### TO DO
1. Which country does the passage on linguistic separation give as an example of political blockade?
2. Reproduce the passage on linguistic separation word for word, starting at "Linguistic separation between" and ending at "blocade (North Korea).".

### PASSAGE SHOWN
Linguistic separation between adjacent areas can only be preserved through a continuous lack of contact between the two populations. I can't think of any other cause for it except for 1) geography (seas, swamps, deserts, mountains and gorges), and 2) political blocade (North Korea).

That's as far as preservation; as for the appearance of such a separation, I also can count but two reasons: 1) continuous existence of said lack of contact, so that that innovations that reach either side of the divide between what used to be the same variety don't spread to the other, and 2) migration. The latter is responsible for the linguistic picture of the Caucasus, Papua New Guinea, Afghanistan, South America, and basically every other unusually linguistically diverse territory. There are pockets and other remains of Occitan in Calabria and Puglia, and of Provençal in central Sicily and Basilicata, presumably descended from the mercenaries who decided to remain there (or even the Anjou royal court, in the case of Sicily).

There are also situations of multilingualism such as where different castes speak different languages, but I presume that's not what you're asking about. This also ordinarily arises out of migration, with the invaders subjugating and oppressing the natives and adopting other measures to prevent assimilation.

### MATERIAL

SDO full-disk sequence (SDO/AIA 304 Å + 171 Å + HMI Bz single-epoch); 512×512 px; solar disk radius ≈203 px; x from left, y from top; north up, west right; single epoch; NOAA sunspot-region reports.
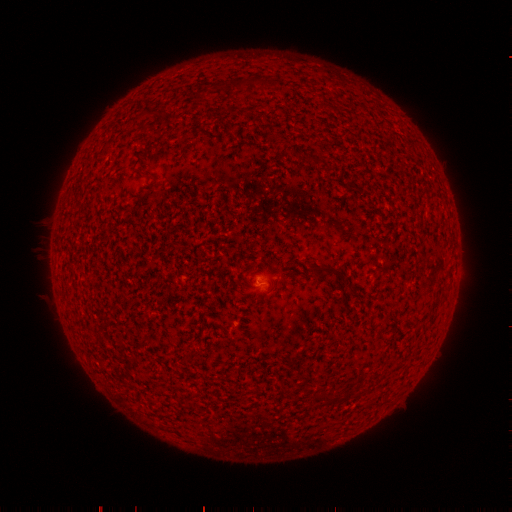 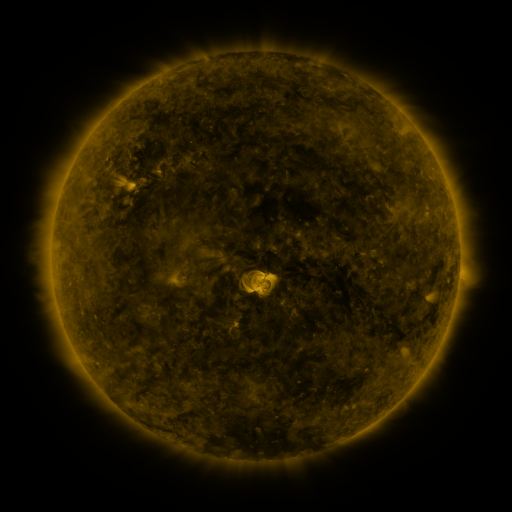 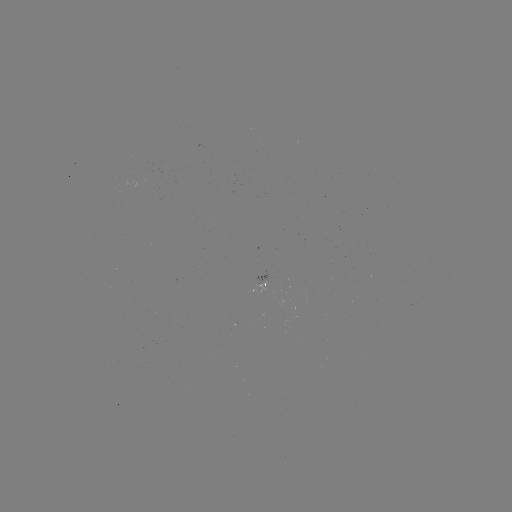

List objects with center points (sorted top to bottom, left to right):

### PER-TASK ANSWERS
1. North Korea.

2.
Linguistic separation between adjacent areas can only be preserved through a continuous lack of contact between the two populations. I can't think of any other cause for it except for 1) geography (seas, swamps, deserts, mountains and gorges), and 2) political blocade (North Korea).